→ Text under study
****************

But it’s also a flawed masterpiece: Burroughs is overly fond of the word ‘ectoplasm’. Some of the stories don’t land quite the way he intended. And the book’s central themes of commodification and addiction don’t so much suggest themselves as they do repeatedly shout into your ear via megaphone. “HEY THIS BLACK MEAT THING IS A METAPHOR FOR HEROIN”— and yeah, it’s satire, and satire isn’t always subtle, but there’s a line, and Burroughs dances all over it, probably intentionally. Intentionality does not always make something good, though, and it gets to be a bit much.
Then we come to the gross shit. The book is loaded with it; it piles up until you nearly become numb to it all— the chapter “Hassan’s Rumpus Room” is filled to the brim with images of boys being hung, ejaculating, and shitting, all described in extremely graphic detail. You begin to wish Burroughs wasn’t such a good wordsmith because holy fuck these images burrow themselves into your brain and they can easily become all you remember about reading “Naked Lunch”.

****************

→ Supplied entries
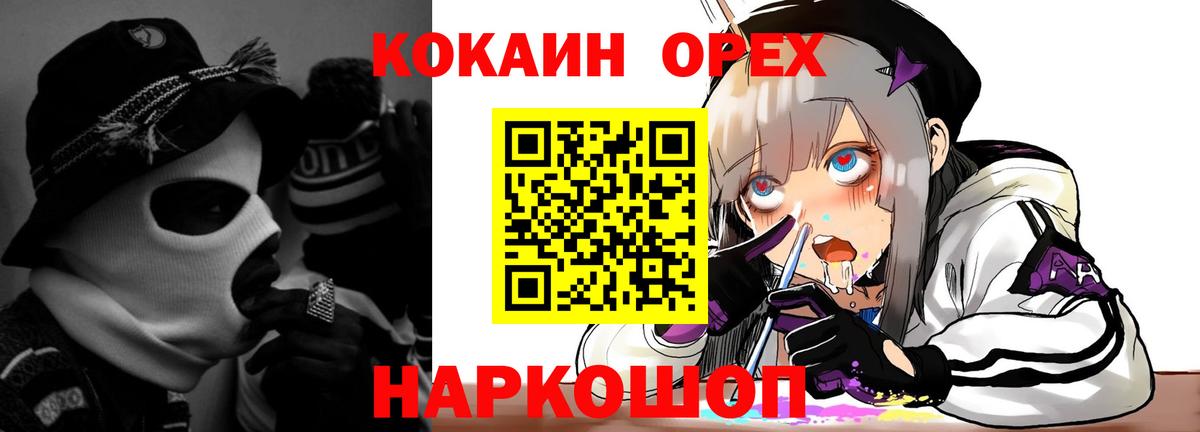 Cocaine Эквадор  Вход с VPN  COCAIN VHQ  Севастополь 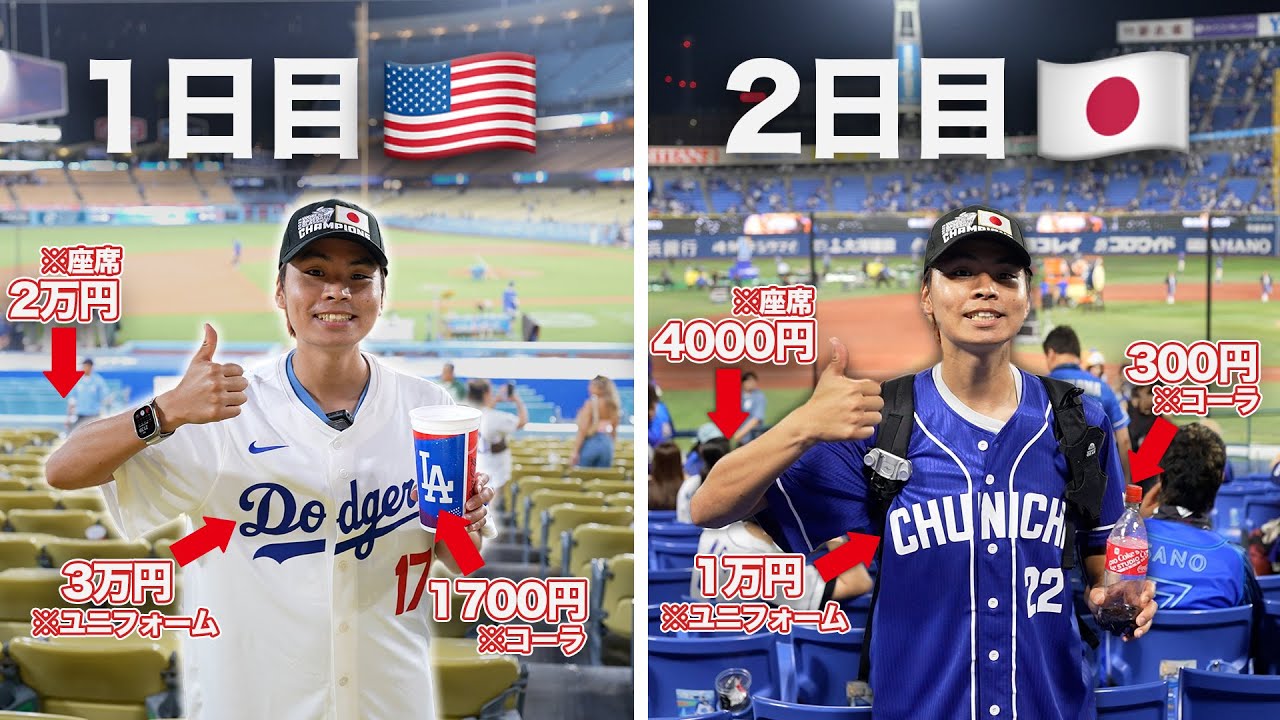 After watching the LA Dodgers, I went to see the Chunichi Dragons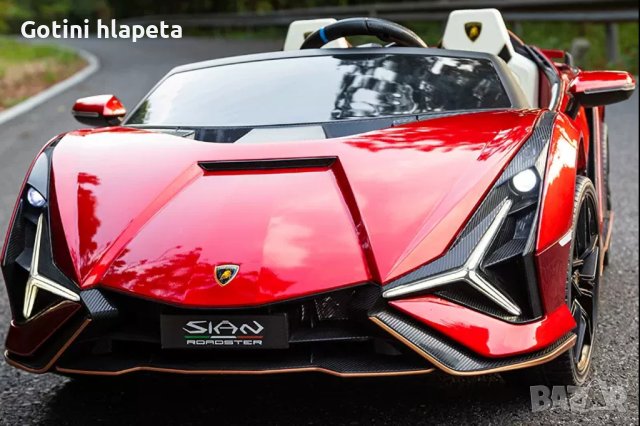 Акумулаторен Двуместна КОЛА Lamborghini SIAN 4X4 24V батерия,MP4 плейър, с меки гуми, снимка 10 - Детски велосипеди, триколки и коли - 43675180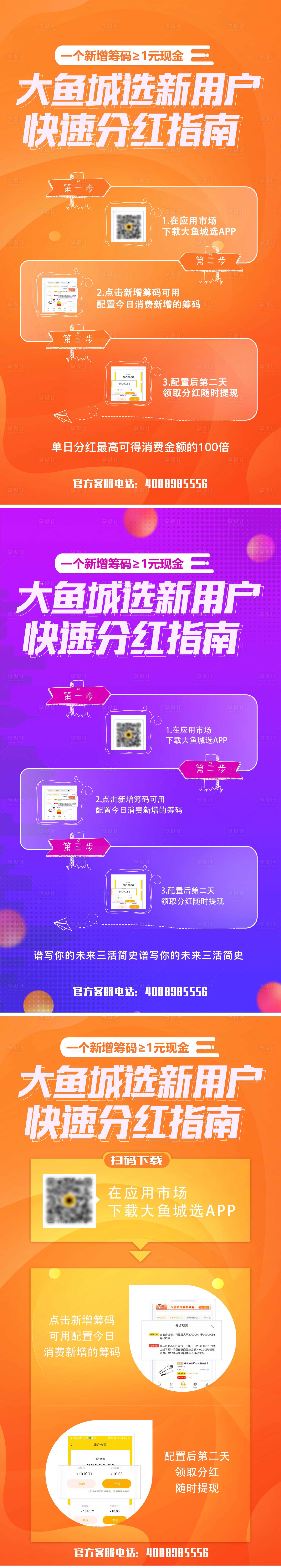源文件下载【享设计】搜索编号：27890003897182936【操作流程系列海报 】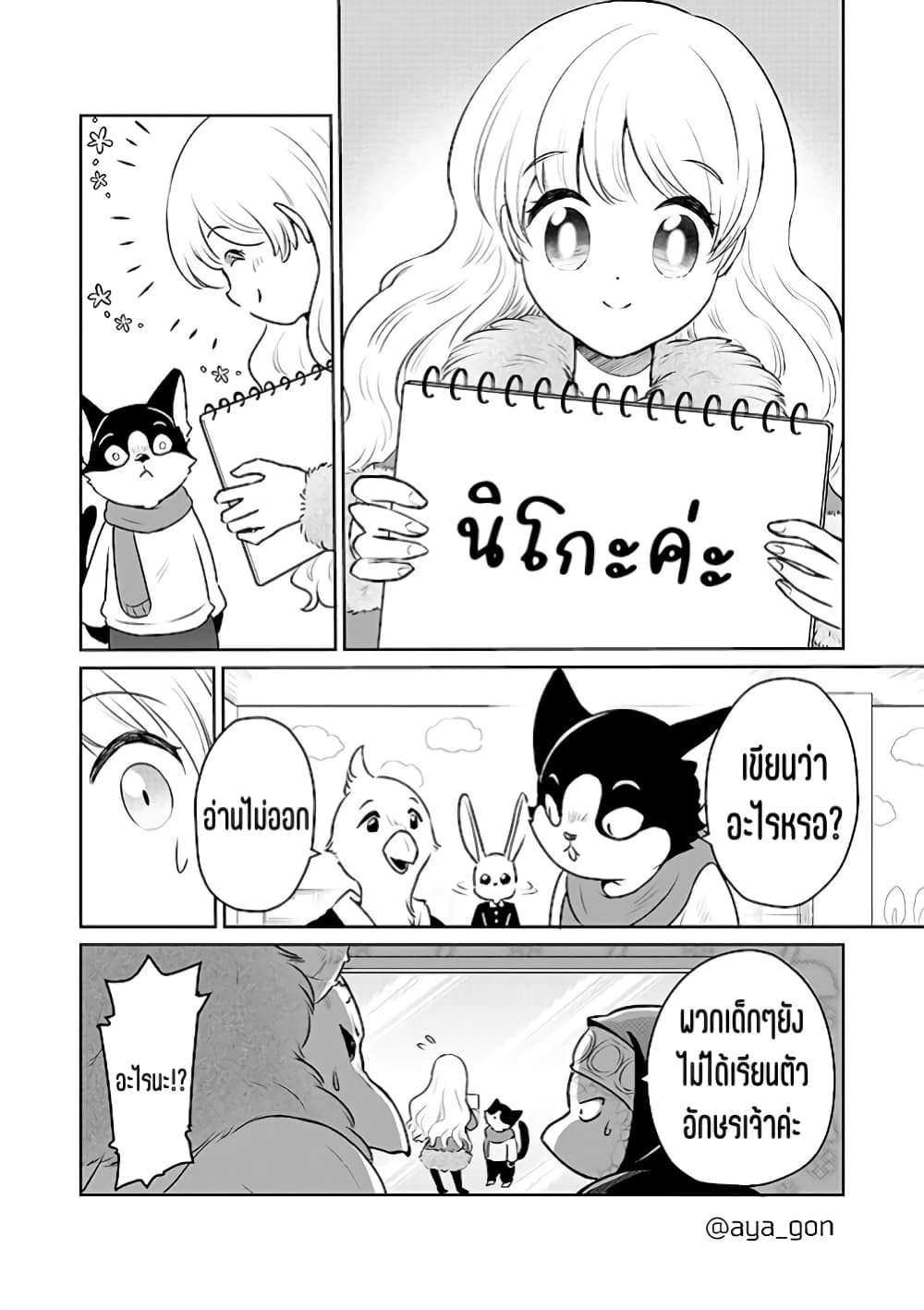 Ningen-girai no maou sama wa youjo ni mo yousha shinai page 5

****************

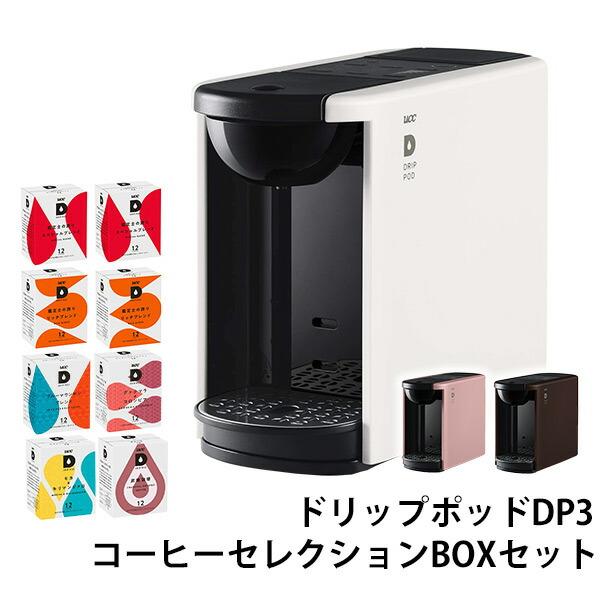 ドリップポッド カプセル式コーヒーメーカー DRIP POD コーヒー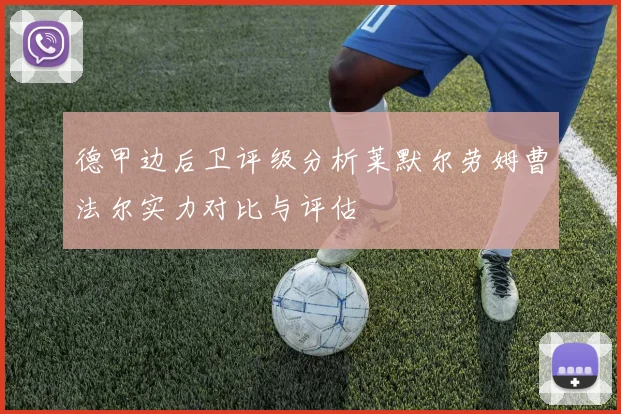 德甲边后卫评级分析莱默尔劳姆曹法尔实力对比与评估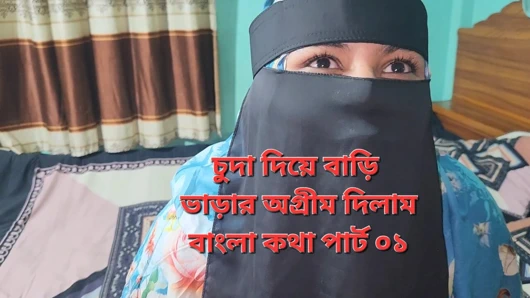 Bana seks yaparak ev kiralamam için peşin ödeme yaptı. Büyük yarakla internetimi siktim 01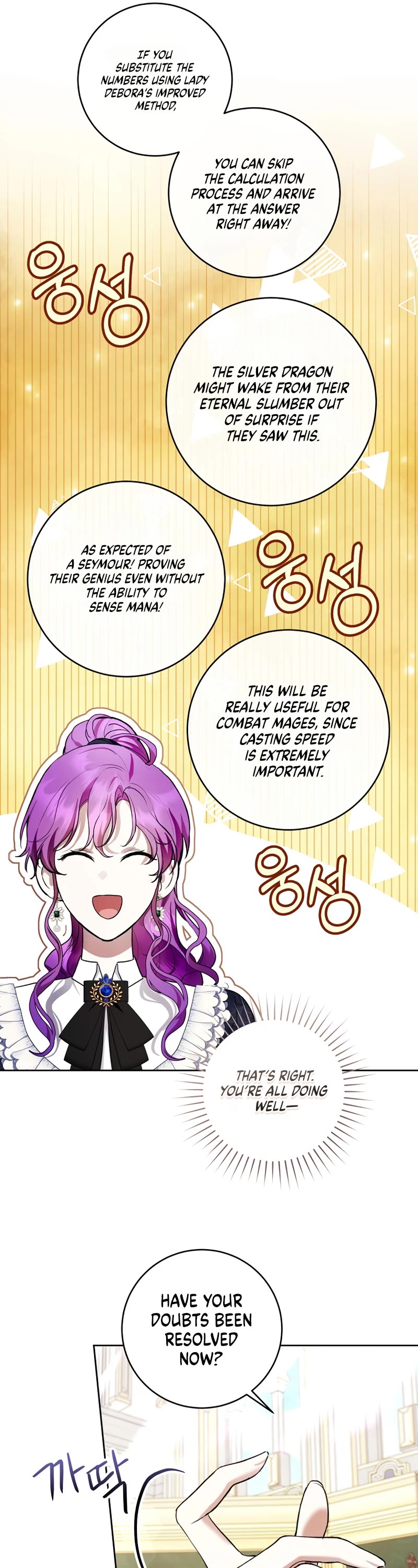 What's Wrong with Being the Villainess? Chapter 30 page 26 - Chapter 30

****************

→ Tasks to complete
**a.** According to the review of "Naked Lunch," why does the reviewer wish Burroughs were not such a good wordsmith? Answer in one to three sentences.
**b.** For each statement, say whether it agrees with the review of "Naked Lunch," and quote the deciding words of the text: (i) The review calls the book a flawed masterpiece. (ii) The review says the book's central themes are presented subtly. (iii) The reviewer holds that intentionality always makes something good.
**c.** Reproduce the stretch of the review of "Naked Lunch" from "But it’s also" through "a bit much.".

→ Task responses
**a.** The reviewer gives this reason: his skill makes the graphic images "burrow themselves into your brain." They can then easily become all a reader remembers about reading "Naked Lunch."

**b.**
(i) Yes: "it’s also a flawed masterpiece"
(ii) No: "don’t so much suggest themselves as they do repeatedly shout into your ear via megaphone"
(iii) No: "Intentionality does not always make something good"

**c.**
But it’s also a flawed masterpiece: Burroughs is overly fond of the word ‘ectoplasm’. Some of the stories don’t land quite the way he intended. And the book’s central themes of commodification and addiction don’t so much suggest themselves as they do repeatedly shout into your ear via megaphone. “HEY THIS BLACK MEAT THING IS A METAPHOR FOR HEROIN”— and yeah, it’s satire, and satire isn’t always subtle, but there’s a line, and Burroughs dances all over it, probably intentionally. Intentionality does not always make something good, though, and it gets to be a bit much.